Your tasks:
1 – Answer these questions about the text on government spending, one line each:
(a) What does the text say simple investment buys, and what does it not buy?
(b) What would the Tories spend £100BN on, according to the text?
(c) How much was Fred Goodwin's pension, according to the text?
2 – Write the next part of the text on government spending, starting after its final sentence.

Text excerpt:
As for spending money to solve our problems. The Government as an investor is disadvantaged relative to private and public equity because vested interests use political advantage against the govenrment to exploit their self interest. Compare to the simple shareholder view where capital is managed to maximise value for the shareholders (most UK plcs follow the enlightened shareholder model - google it).

The conflict of interest for Government investors manifests itself in corruption - where self interests of others overides the maximisation of wealth creation for the common good e.g. which is why the public sector xxx (employee self interest membership groups beginning with 'u') exist .

The Government investor can indirectly mitigate the conflict of interest by allocating public resources to promote business activities without having a direct interest in the control of the business which is open to exploitation by vested interests. Know to work for this includes low business taxes or providing other indirect support to promote specific activities. Governments can also create an environment which encourages industry to develop e.g. low exchange rates, high employee fexibility, high indirect/ low corporate & employment taxes etc.

Making a sustainable sucessful business is not as simple as throwing money at it. A business trades on its goodwill including its resources, customer relationships, management, etc. Simple investment buys assets but does not buy goodwill. It provides the means of production but does not promote the development of sales, efficient processes or a robust supply side which often requires management to be cruel relative to the standards of others who do not have an interest in the capital invested - governments are fundamentally disadvantaged at running businesses as they can not be as cruel as private businesses.

Often, governments can help best by not hindering or disorting the market (because when a government engages with the market, vested interests put pressure on the government to exploit their interests).

Governments can promote businesses through low interest rates, provide export support, low general taxes, specific tax incentives, low administration costs, grants, loans etc. More controvetially they can regulate the employment market through proactive immigration control.

.... its all sounding Tory and ideologically differentiated from Labour (which was a party for common labor but has degenerated into the mechanism of power for a small elite).

So to cut a long story short. Give Labour £100Bn and they will spend it trying to win votes and how they spend it will depend on where they can get the most votes.

Give the nasty Tories £100BN and they will spend to paying down the national debt to reduce annual debt interest to reduce taxes to promote business growth.

rob andersen's picture

Matt- pls read more carefully.
I said 2 weeks ago that 25% of banks have no equity left!! actually do u even know what that means!!? Have you looked at rbs balence sheet? though not..
Interstingly, who bailed RBS out with taxpayers money? and who paid the then boss Fred goodwin £15 million pension with taxpayers money?
Who did that matt?? bet you don't answer.
do yourself a favour kid, u occasionally chuck out some numbers so i guess u're intersted at some level - read the random walk stuff, focus on standard deviation. It is knowledge that will serve you for a life time, not just in this pathetic and miserable arena that is called economics.

Dataset extract:
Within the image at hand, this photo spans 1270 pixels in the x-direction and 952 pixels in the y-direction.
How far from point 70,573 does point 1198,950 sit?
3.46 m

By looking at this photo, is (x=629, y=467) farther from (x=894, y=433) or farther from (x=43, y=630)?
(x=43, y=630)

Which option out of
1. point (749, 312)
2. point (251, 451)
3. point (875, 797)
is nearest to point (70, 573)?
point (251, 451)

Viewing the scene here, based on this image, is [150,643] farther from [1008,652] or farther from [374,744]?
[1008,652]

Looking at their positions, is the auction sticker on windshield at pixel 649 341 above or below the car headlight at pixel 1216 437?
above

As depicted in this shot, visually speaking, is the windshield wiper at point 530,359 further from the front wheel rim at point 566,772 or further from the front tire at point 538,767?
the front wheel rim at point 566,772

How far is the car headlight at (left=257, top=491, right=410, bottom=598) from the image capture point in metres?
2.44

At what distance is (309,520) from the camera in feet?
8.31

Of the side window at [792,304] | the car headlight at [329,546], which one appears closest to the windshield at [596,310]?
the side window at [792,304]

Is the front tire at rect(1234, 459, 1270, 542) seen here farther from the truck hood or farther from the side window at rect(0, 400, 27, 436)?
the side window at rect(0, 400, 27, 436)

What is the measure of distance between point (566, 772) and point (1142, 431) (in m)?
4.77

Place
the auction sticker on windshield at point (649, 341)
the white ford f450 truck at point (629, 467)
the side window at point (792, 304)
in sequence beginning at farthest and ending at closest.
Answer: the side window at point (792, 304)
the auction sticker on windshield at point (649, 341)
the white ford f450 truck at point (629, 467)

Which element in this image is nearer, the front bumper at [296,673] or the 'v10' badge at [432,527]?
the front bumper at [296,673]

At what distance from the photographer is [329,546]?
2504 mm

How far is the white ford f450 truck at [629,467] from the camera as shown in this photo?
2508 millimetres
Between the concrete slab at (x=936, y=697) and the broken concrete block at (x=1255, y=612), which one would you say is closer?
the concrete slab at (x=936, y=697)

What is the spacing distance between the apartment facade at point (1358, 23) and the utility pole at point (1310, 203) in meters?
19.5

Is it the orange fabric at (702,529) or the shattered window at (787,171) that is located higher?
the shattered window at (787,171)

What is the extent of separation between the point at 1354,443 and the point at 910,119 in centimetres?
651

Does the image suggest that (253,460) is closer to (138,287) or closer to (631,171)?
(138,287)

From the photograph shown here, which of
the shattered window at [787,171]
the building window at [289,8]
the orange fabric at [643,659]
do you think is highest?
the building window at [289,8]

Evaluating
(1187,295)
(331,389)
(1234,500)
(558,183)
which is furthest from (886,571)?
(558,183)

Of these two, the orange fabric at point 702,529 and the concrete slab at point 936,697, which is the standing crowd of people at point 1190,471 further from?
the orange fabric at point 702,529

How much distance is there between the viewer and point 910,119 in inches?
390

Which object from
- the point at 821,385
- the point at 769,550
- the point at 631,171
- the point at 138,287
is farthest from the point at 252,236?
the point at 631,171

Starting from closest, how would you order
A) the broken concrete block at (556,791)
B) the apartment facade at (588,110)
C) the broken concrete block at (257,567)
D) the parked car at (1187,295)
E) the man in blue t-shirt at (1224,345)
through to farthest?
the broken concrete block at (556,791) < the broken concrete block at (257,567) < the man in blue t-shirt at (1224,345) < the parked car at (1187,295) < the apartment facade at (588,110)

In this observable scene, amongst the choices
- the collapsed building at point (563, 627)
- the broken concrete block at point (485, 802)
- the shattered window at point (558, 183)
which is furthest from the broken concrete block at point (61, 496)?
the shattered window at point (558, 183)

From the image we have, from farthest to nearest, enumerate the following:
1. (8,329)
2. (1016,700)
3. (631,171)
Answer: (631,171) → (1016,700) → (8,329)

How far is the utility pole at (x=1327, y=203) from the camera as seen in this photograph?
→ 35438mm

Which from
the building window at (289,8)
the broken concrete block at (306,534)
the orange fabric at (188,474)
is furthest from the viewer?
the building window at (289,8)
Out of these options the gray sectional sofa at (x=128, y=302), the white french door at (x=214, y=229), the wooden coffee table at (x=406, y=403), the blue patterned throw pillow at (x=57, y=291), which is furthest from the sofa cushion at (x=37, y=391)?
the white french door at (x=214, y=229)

The responses:
1 –
(a) It buys assets but does not buy goodwill.
(b) Paying down the national debt, to reduce annual debt interest and then taxes to promote business growth.
(c) £15 million.

2 –
Gracie's picture

It occurs to me that the people who protest loudly about Professor Blanchflower are in the same la la land of denial as David Smith of the Times. They have chosen to go on the same white knuckle ride with Osborne as he arrogantly takes an unprecedented gamble with the future of this country's economy. They know Osborne's plans are not working and further, they know they will not work because they haven't a cat in hell's chance of working.
The facts are indisputable, whatever they say, they cannot ignore or deny that since Osborne got his hands on the UK economy and Labour's measures stripped out and replaced with Osborne's the economy has stalled.

I do not see this situation improving because Osborne is arrogant and will never admit he has called it all wrong and we do not need politicians like that, especially at this time. The situation is fluid and changing all the time we need people who can handle that and Osborne can't. Whether people like it or not Ed Balls is the only chance this country has and he has been proved right more times than he has been proved wrong.

Also like it or not Blanchflower's detractors on here (and elsewhere) have been repeatedly proved wrong and Blanchflower right and no amount of prevarication on their part or the verbosity of their comments on here is going to change the facts.

matthew fox's picture

It looks like Rob Anderson doesn't keep up with events, Stephen Hester was given a £2.5 million bonus in Jan 2011.

You might not be familiar with Stephen Hester, but he is the head of RBS.

I would if Rob is related to Hans Christian, he was a great story teller too.

Clare's picture

@gracie

Blanchflower right repeatedly? I must have missed it when unemployment hit £5 million or did that only happen in la la land?. Since the austerity measure have barely kicked in, the evidence is actually on Osborne's side of the fence, i.e. the fiscal stimulus has failed here, as it did in the US, as it has largely in the EU. What leads you to beleive another stimulus here would be more successful when it failed so abjectly in the largest economy in the world?

As for gambles do you not think pulling the fiscal levers to the point of default is not a gamble in itself, it hasn't worked too well for Greece and Spain has it?

Before you respond please go away and learn what a structural deficit and then find out what the UK's is, I doubt you even understand such basic concepts.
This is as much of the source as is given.